Mon moine est prêt. A la première occasion, je vous enverrai donc ce moine et sa monture. L’infante, n’étant pas achevée, et étant trop mal commencée pour être jamais terminée, restera où elle est et me servira de garde-main pour un dessin que je vous ferai quand j’aurai le temps. Je meurs d’envie de voir la surprise que vous me destinez, mais je me creuse la tête inutilement pour le deviner. Quand je vous écris, je néglige trop les transitions, artifice de style bien nécessaire. Je crains que vous ne trouviez cette lettre terriblement décousue. C’est qu’à mesure que j’écris une phrase il m’en vient une autre à l’esprit, laquelle donne naissance à une troisième avant que la seconde soit terminée. Je souffre beaucoup ce soir. Si vous avez de l’influence là-haut, tâchez de m’obtenir un peu de santé ou tout au moins de résignation, car je suis le plus mauvais malade du monde, et je fais la mine à mes meilleurs amis. Quand je suis étendu sur mon canapé, je pense avec plaisir à vous, à notre mystérieuse connaissance, et il me semble que je serais bien heureux de causer avec vous autant à bâtons rompus que je vous écris, — et encore songez qu’il y a cet avantage, que les paroles volent et que les écrits restent.

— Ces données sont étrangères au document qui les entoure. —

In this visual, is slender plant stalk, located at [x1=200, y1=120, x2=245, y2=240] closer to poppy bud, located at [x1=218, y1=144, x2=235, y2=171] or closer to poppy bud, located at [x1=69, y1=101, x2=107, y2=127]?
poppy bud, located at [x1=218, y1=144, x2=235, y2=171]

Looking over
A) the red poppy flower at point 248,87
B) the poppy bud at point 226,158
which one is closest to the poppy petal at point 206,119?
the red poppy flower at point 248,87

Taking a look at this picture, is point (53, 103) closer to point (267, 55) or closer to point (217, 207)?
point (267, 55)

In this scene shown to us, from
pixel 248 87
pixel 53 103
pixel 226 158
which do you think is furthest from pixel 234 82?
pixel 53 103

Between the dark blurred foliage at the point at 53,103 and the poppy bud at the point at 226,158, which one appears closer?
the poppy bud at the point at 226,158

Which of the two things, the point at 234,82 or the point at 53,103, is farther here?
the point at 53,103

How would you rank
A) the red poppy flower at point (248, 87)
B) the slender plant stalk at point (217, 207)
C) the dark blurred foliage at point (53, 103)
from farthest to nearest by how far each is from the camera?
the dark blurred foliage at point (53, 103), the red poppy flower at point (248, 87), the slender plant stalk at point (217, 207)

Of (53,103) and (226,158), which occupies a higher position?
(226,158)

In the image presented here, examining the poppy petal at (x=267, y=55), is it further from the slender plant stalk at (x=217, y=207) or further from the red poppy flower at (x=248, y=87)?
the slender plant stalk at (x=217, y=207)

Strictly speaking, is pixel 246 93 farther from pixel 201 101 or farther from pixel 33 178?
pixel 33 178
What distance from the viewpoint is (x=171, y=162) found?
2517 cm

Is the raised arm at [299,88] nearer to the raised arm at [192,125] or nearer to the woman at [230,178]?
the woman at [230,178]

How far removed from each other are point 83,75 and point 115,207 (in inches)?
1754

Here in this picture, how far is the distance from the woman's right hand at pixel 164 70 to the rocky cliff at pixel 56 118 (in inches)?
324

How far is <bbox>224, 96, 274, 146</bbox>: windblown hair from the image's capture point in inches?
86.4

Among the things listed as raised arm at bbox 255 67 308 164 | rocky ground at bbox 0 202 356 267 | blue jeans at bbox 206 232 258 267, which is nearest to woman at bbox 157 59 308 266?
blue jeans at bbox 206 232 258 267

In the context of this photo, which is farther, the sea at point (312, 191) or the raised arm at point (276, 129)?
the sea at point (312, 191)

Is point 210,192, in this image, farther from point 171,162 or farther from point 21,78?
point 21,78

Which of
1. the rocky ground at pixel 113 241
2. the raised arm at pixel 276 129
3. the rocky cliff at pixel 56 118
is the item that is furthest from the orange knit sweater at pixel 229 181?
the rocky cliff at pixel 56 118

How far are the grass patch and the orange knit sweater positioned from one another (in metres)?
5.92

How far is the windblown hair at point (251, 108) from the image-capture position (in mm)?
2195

Au surplus ce n’est pas l’idée d’être un jour imprimé tout vif ou posthume qui me tourmente. Adieu; plaignez-moi. Je voudrais avoir le courage de vous dire mille choses qui me rendent cette vie triste; mais comment vous les dire de si loin? Quand donc viendrez-vous? Adieu encore une fois. Vous voyez que, si le cœur vous en dit, vous avez tout le temps de m’écrire.


P.-S. — 26 septembre. — Je suis encore plus triste qu’hier. Je souffre horriblement; mais, si vous n’avez jamais éprouvé par vous- même ce que c’est qu’une gastrite, vous ne comprendrez pas ce que c’est qu’une douleur vague qui est très vive pourtant. Elle a cela de particulier, qu’elle agit sur tout le système nerveux. Je voudrais bien être à la campagne avec vous; vous me guéririez, j’en suis sûr. Adieu. Si je meurs cette année, vous aurez le regret de ne m’avoir guère connu.